# Requirement
Make an exact copy, from the records below, of the lines from the line containing "Zuccardi Cuvée Especial" to the line containing "Brizo Matte Black", both lines included, excluding pictures.

[[ Supplied material, beginning ]]

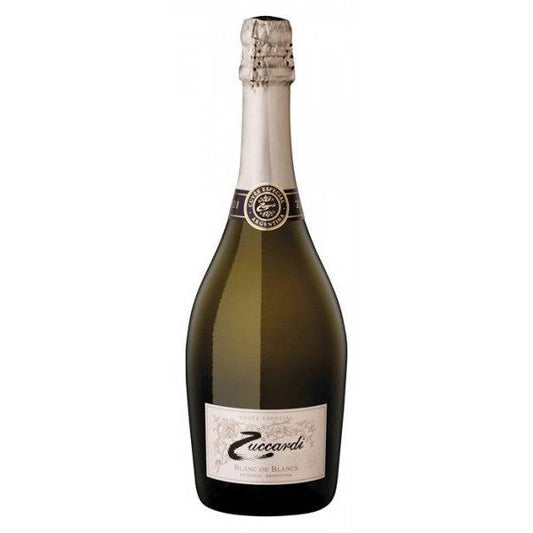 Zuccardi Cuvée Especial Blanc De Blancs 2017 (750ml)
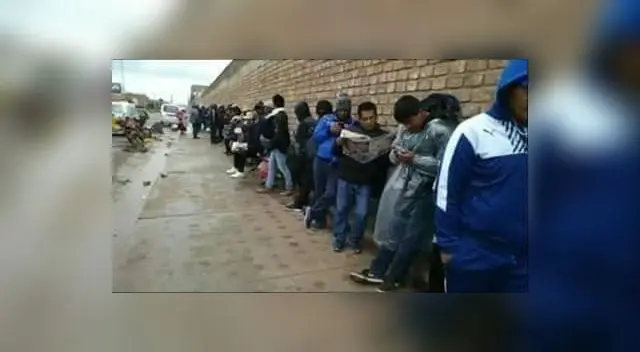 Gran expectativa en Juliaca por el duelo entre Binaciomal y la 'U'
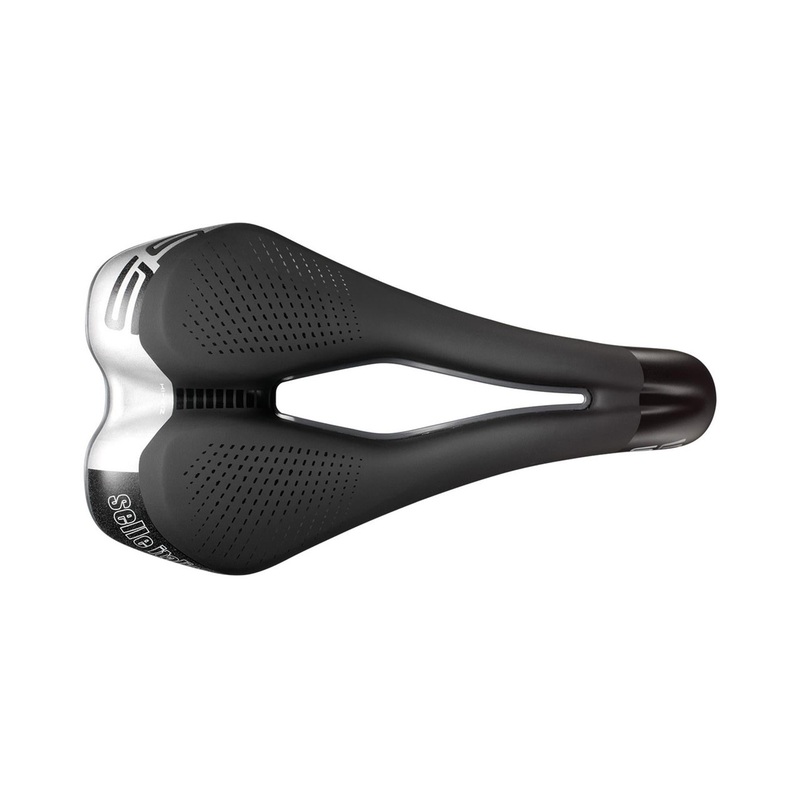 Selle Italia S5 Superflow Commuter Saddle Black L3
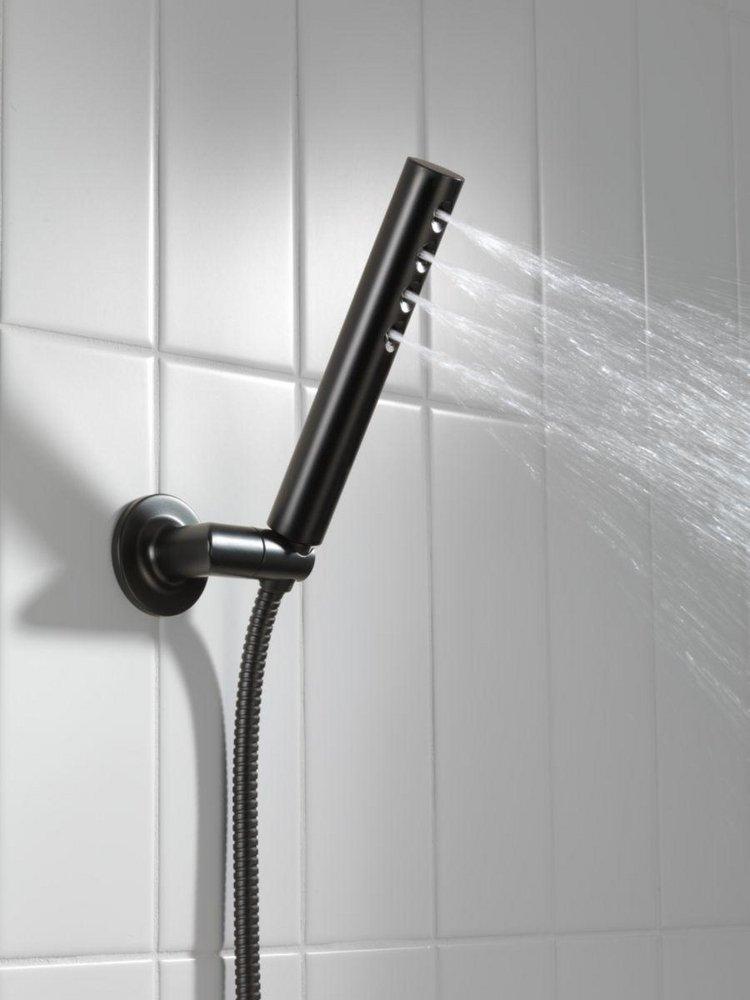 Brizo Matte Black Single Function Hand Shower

[[ Supplied material, end ]]
[[ Supplied material, beginning ]]

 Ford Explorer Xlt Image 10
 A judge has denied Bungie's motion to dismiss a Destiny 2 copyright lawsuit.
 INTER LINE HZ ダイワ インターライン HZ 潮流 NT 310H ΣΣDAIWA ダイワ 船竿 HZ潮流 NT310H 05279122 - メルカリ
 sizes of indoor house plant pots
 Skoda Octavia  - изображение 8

[[ Supplied material, end ]]
[[ Supplied material, beginning ]]

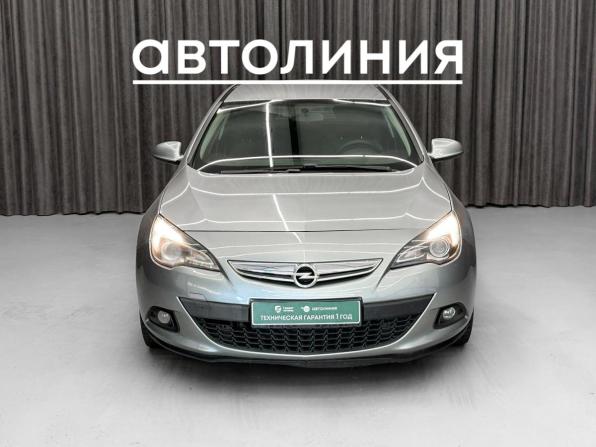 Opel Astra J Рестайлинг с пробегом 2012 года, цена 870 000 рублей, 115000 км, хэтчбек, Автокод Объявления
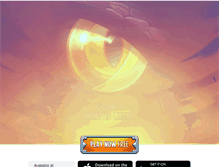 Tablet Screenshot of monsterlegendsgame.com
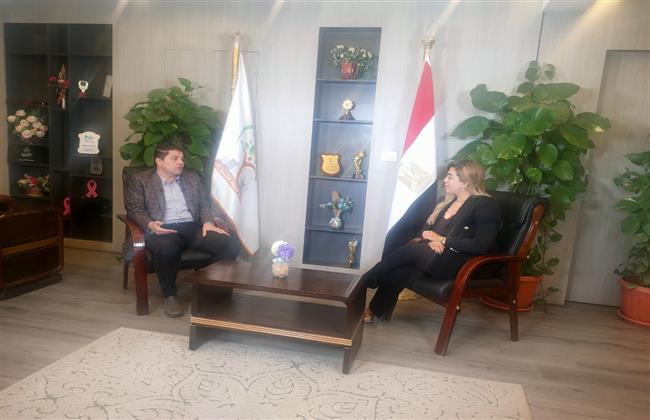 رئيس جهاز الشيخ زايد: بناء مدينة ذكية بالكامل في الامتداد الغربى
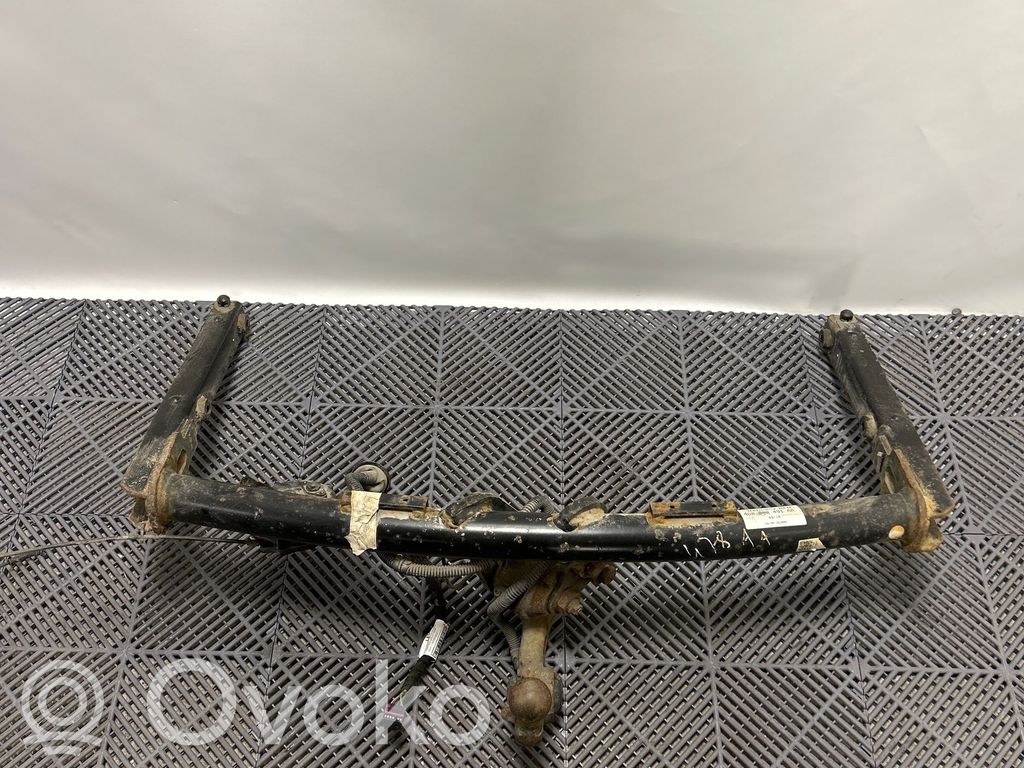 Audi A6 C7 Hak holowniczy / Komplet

[[ Supplied material, end ]]

# Answer to this exercise
 Zuccardi Cuvée Especial Blanc De Blancs 2017 (750ml)
 Gran expectativa en Juliaca por el duelo entre Binaciomal y la 'U'
 Selle Italia S5 Superflow Commuter Saddle Black L3
 Brizo Matte Black Single Function Hand Shower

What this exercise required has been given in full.